*TASK ITEM*
Write out, word for word, only the lines from the one containing "Resting vote fraction: 0%." through the final line of the data.

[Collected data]
==========

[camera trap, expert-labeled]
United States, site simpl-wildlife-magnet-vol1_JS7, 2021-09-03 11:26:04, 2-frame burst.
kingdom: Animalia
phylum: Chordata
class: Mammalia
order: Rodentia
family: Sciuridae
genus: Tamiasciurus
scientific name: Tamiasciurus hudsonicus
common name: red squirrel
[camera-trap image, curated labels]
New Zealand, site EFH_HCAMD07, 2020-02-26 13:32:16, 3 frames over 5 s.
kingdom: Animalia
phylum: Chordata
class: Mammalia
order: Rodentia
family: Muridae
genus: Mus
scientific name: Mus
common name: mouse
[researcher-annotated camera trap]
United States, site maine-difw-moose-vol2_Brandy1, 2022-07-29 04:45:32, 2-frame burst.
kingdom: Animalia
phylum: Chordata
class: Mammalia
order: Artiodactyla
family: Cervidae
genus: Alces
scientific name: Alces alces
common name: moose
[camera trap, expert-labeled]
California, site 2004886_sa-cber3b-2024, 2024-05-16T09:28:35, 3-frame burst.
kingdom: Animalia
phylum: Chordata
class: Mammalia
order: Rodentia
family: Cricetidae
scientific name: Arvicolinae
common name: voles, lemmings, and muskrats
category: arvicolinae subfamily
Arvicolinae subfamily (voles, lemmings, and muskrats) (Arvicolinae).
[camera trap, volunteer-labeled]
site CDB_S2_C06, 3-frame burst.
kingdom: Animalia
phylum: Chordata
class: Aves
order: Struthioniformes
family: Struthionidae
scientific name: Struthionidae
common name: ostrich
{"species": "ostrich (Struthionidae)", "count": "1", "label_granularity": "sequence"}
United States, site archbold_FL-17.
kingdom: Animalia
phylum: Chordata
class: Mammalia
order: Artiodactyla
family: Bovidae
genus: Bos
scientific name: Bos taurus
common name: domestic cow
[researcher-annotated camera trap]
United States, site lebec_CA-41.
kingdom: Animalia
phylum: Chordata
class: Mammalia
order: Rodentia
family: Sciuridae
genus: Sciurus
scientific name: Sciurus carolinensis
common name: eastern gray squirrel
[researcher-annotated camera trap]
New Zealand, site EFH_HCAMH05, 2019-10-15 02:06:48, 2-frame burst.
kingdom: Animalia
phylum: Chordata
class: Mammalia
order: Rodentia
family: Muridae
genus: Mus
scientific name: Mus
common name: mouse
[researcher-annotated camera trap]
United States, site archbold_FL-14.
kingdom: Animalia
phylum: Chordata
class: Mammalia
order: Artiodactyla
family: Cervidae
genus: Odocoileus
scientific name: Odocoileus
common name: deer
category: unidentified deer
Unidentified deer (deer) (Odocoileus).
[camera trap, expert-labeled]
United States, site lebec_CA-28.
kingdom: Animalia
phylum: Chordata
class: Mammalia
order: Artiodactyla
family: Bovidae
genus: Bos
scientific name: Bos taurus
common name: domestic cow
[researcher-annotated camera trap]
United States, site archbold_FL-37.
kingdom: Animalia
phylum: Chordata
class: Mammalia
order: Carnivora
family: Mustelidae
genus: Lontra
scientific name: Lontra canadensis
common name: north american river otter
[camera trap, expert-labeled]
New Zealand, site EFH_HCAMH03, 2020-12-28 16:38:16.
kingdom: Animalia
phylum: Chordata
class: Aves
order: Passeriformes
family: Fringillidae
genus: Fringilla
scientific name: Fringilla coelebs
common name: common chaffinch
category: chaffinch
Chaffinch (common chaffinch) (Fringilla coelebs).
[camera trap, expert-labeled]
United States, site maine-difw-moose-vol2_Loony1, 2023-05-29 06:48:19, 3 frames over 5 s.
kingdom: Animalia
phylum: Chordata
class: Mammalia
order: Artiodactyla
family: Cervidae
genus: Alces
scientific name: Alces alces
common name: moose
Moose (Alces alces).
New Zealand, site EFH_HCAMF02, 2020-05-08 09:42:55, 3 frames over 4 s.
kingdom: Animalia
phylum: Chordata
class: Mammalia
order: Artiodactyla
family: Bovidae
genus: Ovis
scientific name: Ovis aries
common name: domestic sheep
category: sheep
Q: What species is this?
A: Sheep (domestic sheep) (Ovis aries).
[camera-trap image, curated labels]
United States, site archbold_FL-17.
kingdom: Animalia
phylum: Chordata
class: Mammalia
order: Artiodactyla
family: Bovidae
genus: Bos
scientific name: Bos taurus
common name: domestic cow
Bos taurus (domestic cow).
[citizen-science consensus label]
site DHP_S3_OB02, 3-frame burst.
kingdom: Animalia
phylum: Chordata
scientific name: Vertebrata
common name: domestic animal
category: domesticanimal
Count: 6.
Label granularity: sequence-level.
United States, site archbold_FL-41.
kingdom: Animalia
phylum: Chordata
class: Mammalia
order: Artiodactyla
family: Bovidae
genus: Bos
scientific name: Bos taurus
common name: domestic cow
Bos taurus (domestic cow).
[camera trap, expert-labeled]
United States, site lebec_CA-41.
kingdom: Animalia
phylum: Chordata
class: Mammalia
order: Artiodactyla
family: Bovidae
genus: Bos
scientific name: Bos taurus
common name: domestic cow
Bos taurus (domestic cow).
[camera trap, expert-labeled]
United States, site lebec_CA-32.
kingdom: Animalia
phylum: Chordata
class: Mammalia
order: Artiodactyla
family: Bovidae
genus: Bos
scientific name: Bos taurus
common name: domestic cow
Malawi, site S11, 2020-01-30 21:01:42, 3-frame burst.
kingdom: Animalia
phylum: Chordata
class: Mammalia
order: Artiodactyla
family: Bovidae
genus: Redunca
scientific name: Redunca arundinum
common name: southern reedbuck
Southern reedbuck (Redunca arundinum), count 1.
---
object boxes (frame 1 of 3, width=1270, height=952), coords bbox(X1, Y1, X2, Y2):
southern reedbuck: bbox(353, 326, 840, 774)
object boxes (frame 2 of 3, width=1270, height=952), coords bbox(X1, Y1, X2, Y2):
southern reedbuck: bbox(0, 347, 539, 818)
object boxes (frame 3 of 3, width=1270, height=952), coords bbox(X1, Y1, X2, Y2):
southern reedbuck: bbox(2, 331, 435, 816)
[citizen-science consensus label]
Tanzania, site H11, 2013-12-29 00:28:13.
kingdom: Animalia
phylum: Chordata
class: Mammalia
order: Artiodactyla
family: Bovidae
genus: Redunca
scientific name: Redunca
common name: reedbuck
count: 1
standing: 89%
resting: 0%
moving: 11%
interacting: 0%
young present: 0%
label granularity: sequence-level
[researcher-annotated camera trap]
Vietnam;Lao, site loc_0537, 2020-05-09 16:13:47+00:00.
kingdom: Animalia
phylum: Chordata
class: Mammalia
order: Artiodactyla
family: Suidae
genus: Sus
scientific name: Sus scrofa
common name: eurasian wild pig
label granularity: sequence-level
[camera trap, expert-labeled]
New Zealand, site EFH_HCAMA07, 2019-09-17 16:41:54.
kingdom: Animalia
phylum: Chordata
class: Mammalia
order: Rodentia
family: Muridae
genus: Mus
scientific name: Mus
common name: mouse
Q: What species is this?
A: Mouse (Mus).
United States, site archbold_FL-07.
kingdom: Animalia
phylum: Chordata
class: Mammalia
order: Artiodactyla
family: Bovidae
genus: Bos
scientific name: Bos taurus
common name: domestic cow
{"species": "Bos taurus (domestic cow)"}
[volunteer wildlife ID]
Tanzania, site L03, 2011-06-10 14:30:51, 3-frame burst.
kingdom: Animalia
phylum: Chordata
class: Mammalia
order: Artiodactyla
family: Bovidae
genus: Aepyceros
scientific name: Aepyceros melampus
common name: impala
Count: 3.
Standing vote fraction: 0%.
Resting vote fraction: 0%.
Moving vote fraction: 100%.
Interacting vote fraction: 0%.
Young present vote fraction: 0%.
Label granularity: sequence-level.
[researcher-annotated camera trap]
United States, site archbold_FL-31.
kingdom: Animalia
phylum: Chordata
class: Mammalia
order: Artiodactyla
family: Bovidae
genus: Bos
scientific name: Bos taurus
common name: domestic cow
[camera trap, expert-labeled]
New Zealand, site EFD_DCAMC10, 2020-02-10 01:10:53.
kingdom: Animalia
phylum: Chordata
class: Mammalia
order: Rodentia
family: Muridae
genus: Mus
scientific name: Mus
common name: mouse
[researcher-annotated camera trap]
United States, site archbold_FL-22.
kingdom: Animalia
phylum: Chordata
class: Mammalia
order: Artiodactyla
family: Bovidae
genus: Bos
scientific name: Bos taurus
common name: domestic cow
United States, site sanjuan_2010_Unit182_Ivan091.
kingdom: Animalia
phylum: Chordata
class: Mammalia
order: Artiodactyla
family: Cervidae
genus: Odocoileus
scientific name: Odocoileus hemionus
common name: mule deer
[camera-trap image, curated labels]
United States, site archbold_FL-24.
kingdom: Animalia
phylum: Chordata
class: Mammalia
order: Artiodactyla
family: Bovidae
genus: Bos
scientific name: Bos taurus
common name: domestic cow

==========

*SOLUTION TO THE EXERCISE*
Resting vote fraction: 0%.
Moving vote fraction: 100%.
Interacting vote fraction: 0%.
Young present vote fraction: 0%.
Label granularity: sequence-level.
[researcher-annotated camera trap]
United States, site archbold_FL-31.
kingdom: Animalia
phylum: Chordata
class: Mammalia
order: Artiodactyla
family: Bovidae
genus: Bos
scientific name: Bos taurus
common name: domestic cow
[camera trap, expert-labeled]
New Zealand, site EFD_DCAMC10, 2020-02-10 01:10:53.
kingdom: Animalia
phylum: Chordata
class: Mammalia
order: Rodentia
family: Muridae
genus: Mus
scientific name: Mus
common name: mouse
[researcher-annotated camera trap]
United States, site archbold_FL-22.
kingdom: Animalia
phylum: Chordata
class: Mammalia
order: Artiodactyla
family: Bovidae
genus: Bos
scientific name: Bos taurus
common name: domestic cow
United States, site sanjuan_2010_Unit182_Ivan091.
kingdom: Animalia
phylum: Chordata
class: Mammalia
order: Artiodactyla
family: Cervidae
genus: Odocoileus
scientific name: Odocoileus hemionus
common name: mule deer
[camera-trap image, curated labels]
United States, site archbold_FL-24.
kingdom: Animalia
phylum: Chordata
class: Mammalia
order: Artiodactyla
family: Bovidae
genus: Bos
scientific name: Bos taurus
common name: domestic cow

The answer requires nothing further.